I should say that I am not much of one to go to ear bleed levels but I certainly like to feel my theater on a good action of sifi. Oh and don't think that you have me off your back with this. Now comes the ten thousand configuration questions etc...LOL


----------



## DeltaDube (Jul 10, 2013)

rpearson said:


> Well just in case your wondering if Iv'e been listing; I just took the bid on a like new XPA-2. Could not find any mono blocks that were for sale save the new ones on Emotiva's site. Hopefully the guy I bought it from will understand the joy of a new toy and have it headed my way tomorrow. Unlikely I know but I can dream can't I. LOL :jump::woohoo::fireworks2::fireworks1::fireworks3:utstanding:arty: Sorry about the over load of face things but I like these guys. LOL
> 
> I should say that I am not much of one to go to ear bleed levels but I certainly like to feel my theater on a good action of sifi. Oh and don't think that you have me off your back with this. Now come the ten thousand configuration questions etc...LOL


are you saying you bought a used xpa 2.. make sure you get the warranty transferred over for the full
5yrs...

congrats


----------



## rpearson (Jul 9, 2013)

DeltaDube said:


> are you saying you bought a used xpa 2.. make sure you get the warranty transferred over for the full
> 5yrs...

*Input data*:
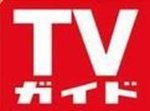 TV�K�C�h�V����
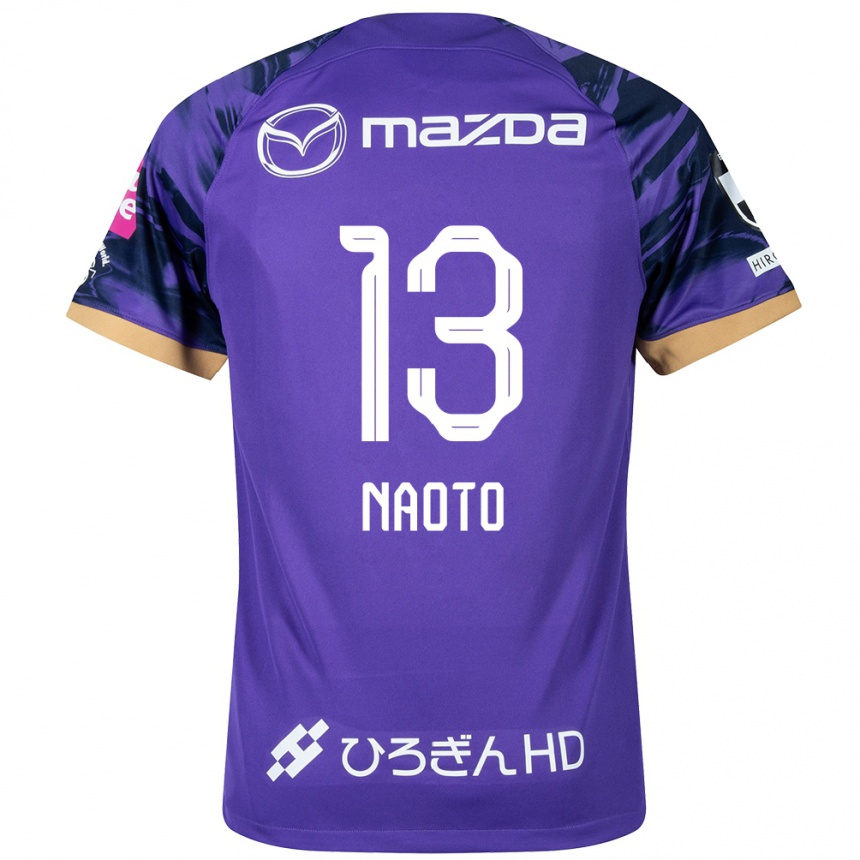 Kids Football Naoto Arai #13 Purple White Home Jersey 2024/25 T-Shirt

*Your assignment*: Continue the forum thread above about buying a used XPA-2 from the point where it stops.

*Response*:
> 
> congrats


Yes I did but I think I may have paid a little much but I haven't seen a lot of the Emotiva stuff that's not fetching good pricing at resale. The guy I bought it from I think must be an enthusiast as he gave me the choice from two custom power cords and non of the stranded accessories have been opened. He states that the amp was bought in Jan. of 2012 and that it has always been fan cooled. This leads me to another question. Does he mean he added a fan or that a fan comes with it and it has all ways been ran? What would one need to know about the process of warranty transfer? 
:sn:


----------



## DeltaDube (Jul 10, 2013)

rpearson said:


> Yes I did but I think I may have paid a little much but I haven't seen a lot of the Emotiva stuff that's not fetching good pricing at resale. The guy I bought it from I think must be an enthusiast as he gave me the choice from two custom power cords and non of the stranded accessories have been opened. He states that the amp was bought in Jan. of 2012 and that it has always been fan cooled. This leads me two another question. Does he mean he added a fan or that a fan comes with it and it has all ways been ran? What would one need to know about the process of warranty transfer?
> :sn:


call emo for warranty info..

fan would be on his rack.. not in the xpa 2... 

the xpa 2 does not get hot maybe if you push 100 db warm it up... after a while..

when i push my xpa 1s they get warm.. nice on a cold winter night...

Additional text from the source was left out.